Frameworks are tailored to the organization’s unique governance needs but should define the following areas:
- Policy. The framework defines which wide-ranging, overall corporate policies and procedures are relevant to the information governance program as a whole, including the company’s data security, records management, retention and disposal schedules, privacy and information sharing policies.
- Process. The framework carefully defines how the policies are implemented.
- Roles and accountability. Who does what is a key part of policy implementation and process. An accountability framework defines the information governance program’s key roles, including what information governance responsibilities specific employees and departments will have as part of the program’s implementation and integration. For example, who has ultimate responsibility for the management of specific bodies of information, particularly sensitive ones? What are the consequences of mismanagement in this area?
- Metrics. Organizations can track information quality, access and lifecycle management by measuring activity, quality of outcomes and issues. Strong metrics make for strong process and effective risk management.
- Compliance. A framework highlights legal and regulatory concerns to ensure that they are addressed and to specify how.
- Scope. The framework establishes the extent of the information governance program, including clearly outlining its overall goals, what staff members will be involved in achieving these goals and the types of data the information governance program is designed to manage.
- Internal and external data management. The information governance framework defines how employees and the organization manage specific data, with relevant sections including legal and regulatory compliance; acceptable content types; how personal information is managed; how information is stored, archived and disposed of; and how information is shared. It is also essential to establish how the organization operates and shares information with stakeholders, partners and suppliers. The framework should define the policies and procedures for sharing information with third parties, how the information governance process influences contractual obligations and how the organization will determine whether third parties are meeting its information governance goals.
- Disaster recovery and business continuity (DR and BC). The framework should clearly outline company procedures in the event of a data breach, including how to report information losses and breaches, incident management specifics, DR processes, BC strategies, and auditing of these DR and BC processes.

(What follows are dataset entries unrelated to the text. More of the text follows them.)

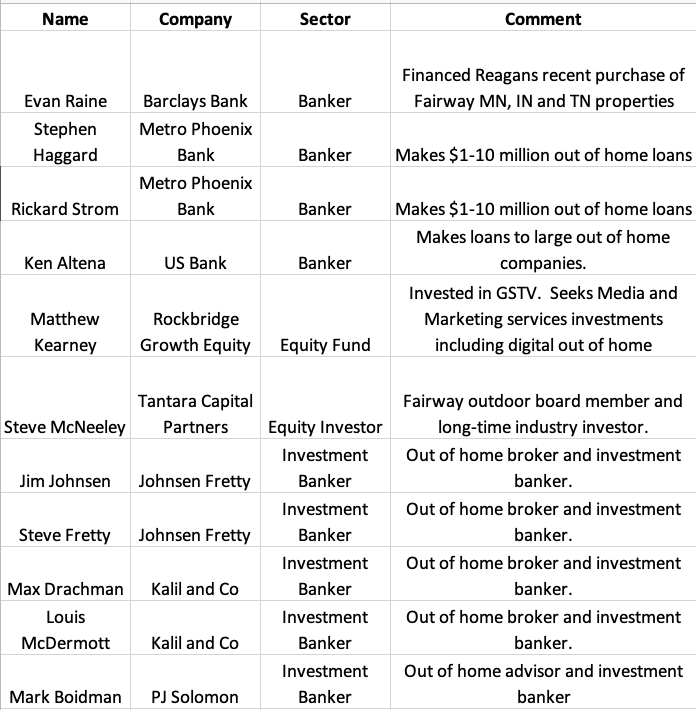 | Name | Company | Sector | Comment |
|---|---|---|---|
| Evan Raine | Barclays Bank | Banker | Financed Reagans recent purchase of Fairway MN, IN and TN properties |
| Stephen Haggard | Metro Phoenix Bank | Banker | Makes \$1-10 million out of home loans |
| Rickard Strom | Metro Phoenix Bank | Banker | Makes \$1-10 million out of home loans |
| Ken Altena | US Bank | Banker | Makes loans to large out of home companies. |
| Matthew Kearney | Rockbridge Growth Equity | Equity Fund | Invested in GSTV. Seeks Media and Marketing services investments including digital out of home |
| Steve McNeeley | Tantara Capital Partners | Equity Investor | Fairway outdoor board member and long-time industry investor. |
| Jim Johnsen | Johnsen Fretty | Investment Banker | Out of home broker and investment banker. |
| Steve Fretty | Johnsen Fretty | Investment Banker | Out of home broker and investment banker. |
| Max Drachman | Kalil and Co | Investment Banker | Out of home broker and investment banker. |
| Louis McDermott | Kalil and Co | Investment Banker | Out of home broker and investment banker. |
| Mark Boidman | PJ Solomon | Investment Banker | Out of home advisor and investment banker |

Continuous monitoring. The framework should outline plans for quality assurance (QA) of information governance processes, including how the company will monitor information access and use, measure regulatory compliance adherence, maintain effective security, use AI composing to help ensure that information governance is adhered to by all stakeholders. Every asset or program has a purpose, and should be reviewed on an ongoing basis. With the right tools, you can conduct risk assessments yourself.